> [Given request] In every row below, substitute "hardwood board" for each "wood floor plank" and write the lines out again with nothing else changed. Leave out the pictures.

------ Data supplied

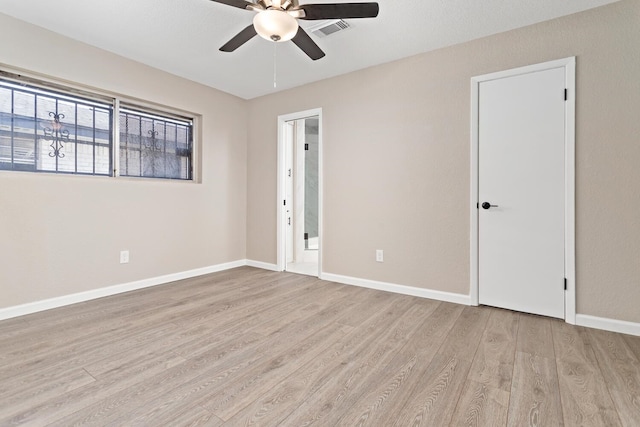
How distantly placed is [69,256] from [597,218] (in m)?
4.75

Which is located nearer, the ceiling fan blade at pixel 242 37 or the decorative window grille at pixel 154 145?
the ceiling fan blade at pixel 242 37

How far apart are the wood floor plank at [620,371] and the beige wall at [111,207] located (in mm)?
4105

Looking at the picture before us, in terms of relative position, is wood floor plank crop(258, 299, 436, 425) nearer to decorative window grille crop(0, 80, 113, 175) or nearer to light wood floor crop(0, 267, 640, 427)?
light wood floor crop(0, 267, 640, 427)

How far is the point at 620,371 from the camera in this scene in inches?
69.6

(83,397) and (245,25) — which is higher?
(245,25)

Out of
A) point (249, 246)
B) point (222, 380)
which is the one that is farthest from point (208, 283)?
point (222, 380)

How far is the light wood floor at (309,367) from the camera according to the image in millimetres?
1414

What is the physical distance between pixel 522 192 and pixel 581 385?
160 centimetres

------------

> [The response]
How distantly placed is [69,256] from [597,218] (in m)?
4.75

Which is located nearer, the ceiling fan blade at pixel 242 37 or the decorative window grille at pixel 154 145?
the ceiling fan blade at pixel 242 37

How far apart are the hardwood board at [620,371] and the beige wall at [111,207] located (in mm)?
4105

Looking at the picture before us, in terms of relative position, is hardwood board crop(258, 299, 436, 425) nearer to decorative window grille crop(0, 80, 113, 175) or nearer to light wood floor crop(0, 267, 640, 427)?
light wood floor crop(0, 267, 640, 427)

How far is the point at 620,371 from the camera in this scene in inches?
69.6

(83,397) and (245,25) — which is higher?
(245,25)

Out of
A) point (249, 246)
B) point (222, 380)
which is the one that is farthest from point (208, 283)?
point (222, 380)

How far is the light wood floor at (309,367) from the camera according to the image in millimetres?
1414

What is the physical distance between pixel 522 192 and pixel 581 385?
160 centimetres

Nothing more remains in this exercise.